These are not all the errors of the doctor which involve his responsibility. The doctor will be responsible if his faulty error causes damage.


According to the law, the doctor is not obliged to guarantee the expected result, that is to say the cure of an illness.

Rather, physicians should take all possible and reasonable means to achieve this goal. This is why the doctor is usually only bound to an obligation called “obligation of means”.

The doctor’s conduct is therefore judged not on the presence or absence of a specific result, but rather on his behavior in the circumstances.

However, in certain circumstances, the doctor is bound by an obligation of concrete results called “obligation of results”. For example, he must operate on the patient in the right place (operate on the left leg and not the right) and respect his duty of professional secrecy.


Medicine is not an exact science and is an area in constant development. Consequently, the doctor’s responsibility will not be automatically engaged if his diagnosis is wrong or the surgery he performs is ineffective if he has respected accepted medical rules.

Indeed, it is not all the errors made by the doctor that will engage his responsibility.

It must always be assessed whether the physician behaved according to the criterion of a reasonably prudent, diligent and competent physician placed in the same circumstances. When the court assesses whether a doctor has committed a fault, it must determine whether, in the circumstances, the doctor’s conduct was serious and reasonable. The judge will assess whether another doctor in similar circumstances would have done the same.

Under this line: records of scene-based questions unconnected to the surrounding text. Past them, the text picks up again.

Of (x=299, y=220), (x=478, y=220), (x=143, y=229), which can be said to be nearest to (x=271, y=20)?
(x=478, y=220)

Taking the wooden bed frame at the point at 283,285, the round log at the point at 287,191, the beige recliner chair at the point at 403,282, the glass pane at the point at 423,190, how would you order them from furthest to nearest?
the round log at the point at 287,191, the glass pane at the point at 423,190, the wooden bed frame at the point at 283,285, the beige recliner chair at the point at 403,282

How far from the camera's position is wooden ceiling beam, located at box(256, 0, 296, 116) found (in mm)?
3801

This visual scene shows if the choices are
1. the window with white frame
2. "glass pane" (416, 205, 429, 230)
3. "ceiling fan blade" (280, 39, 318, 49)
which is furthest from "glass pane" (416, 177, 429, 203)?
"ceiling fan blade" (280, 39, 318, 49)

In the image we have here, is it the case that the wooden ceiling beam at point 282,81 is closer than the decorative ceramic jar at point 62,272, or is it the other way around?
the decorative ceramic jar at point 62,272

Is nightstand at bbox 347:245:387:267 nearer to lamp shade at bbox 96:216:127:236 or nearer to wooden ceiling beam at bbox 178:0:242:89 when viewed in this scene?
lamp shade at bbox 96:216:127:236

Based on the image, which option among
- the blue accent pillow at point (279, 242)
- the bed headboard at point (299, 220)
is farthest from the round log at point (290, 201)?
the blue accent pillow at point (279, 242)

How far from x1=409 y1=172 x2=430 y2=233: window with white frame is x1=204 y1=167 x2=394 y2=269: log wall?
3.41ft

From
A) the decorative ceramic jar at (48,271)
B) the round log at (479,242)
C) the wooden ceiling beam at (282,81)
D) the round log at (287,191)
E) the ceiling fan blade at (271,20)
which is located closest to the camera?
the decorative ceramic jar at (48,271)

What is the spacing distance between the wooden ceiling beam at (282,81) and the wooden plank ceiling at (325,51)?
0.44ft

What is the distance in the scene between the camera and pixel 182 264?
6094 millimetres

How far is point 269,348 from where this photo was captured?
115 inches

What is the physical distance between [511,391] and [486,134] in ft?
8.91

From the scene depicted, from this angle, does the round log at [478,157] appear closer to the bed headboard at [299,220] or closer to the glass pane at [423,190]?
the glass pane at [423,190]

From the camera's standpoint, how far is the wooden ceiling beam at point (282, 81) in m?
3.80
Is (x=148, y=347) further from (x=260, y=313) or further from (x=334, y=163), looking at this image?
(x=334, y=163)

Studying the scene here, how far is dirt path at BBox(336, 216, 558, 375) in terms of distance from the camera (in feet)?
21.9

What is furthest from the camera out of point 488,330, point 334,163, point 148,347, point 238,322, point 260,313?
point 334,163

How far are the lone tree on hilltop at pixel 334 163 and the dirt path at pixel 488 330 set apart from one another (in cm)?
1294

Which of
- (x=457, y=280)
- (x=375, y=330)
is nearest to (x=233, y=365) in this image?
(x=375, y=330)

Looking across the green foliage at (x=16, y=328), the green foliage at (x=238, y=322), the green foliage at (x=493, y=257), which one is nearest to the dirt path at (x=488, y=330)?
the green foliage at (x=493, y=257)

It is therefore necessary to assess the error made on a case-by-case basis, to determine whether it is a fault generating responsibility. If the physician has acted in accordance with recognized good medical practice, his error will not be faulty and he will not be held responsible. Otherwise, his error will be at fault and he will be responsible for damage caused by his fault.

For example, in order to make a diagnosis according to good practice, the doctor must: use the methods which are commonly accepted, carry out a physical examination in accordance with good practice, request the appropriate consultations, prescribe the examinations and tests required, interpret correctly the data collected, have their evaluation checked by the appropriate tests, check their diagnosis and, in case of doubt, consult a colleague. He must also communicate his diagnosis to the patient in a timely manner and warn him if he turns out to be wrong.


The doctor may be held responsible if he makes a faulty error and if the patient proves that he suffered damage because of the doctor’s fault.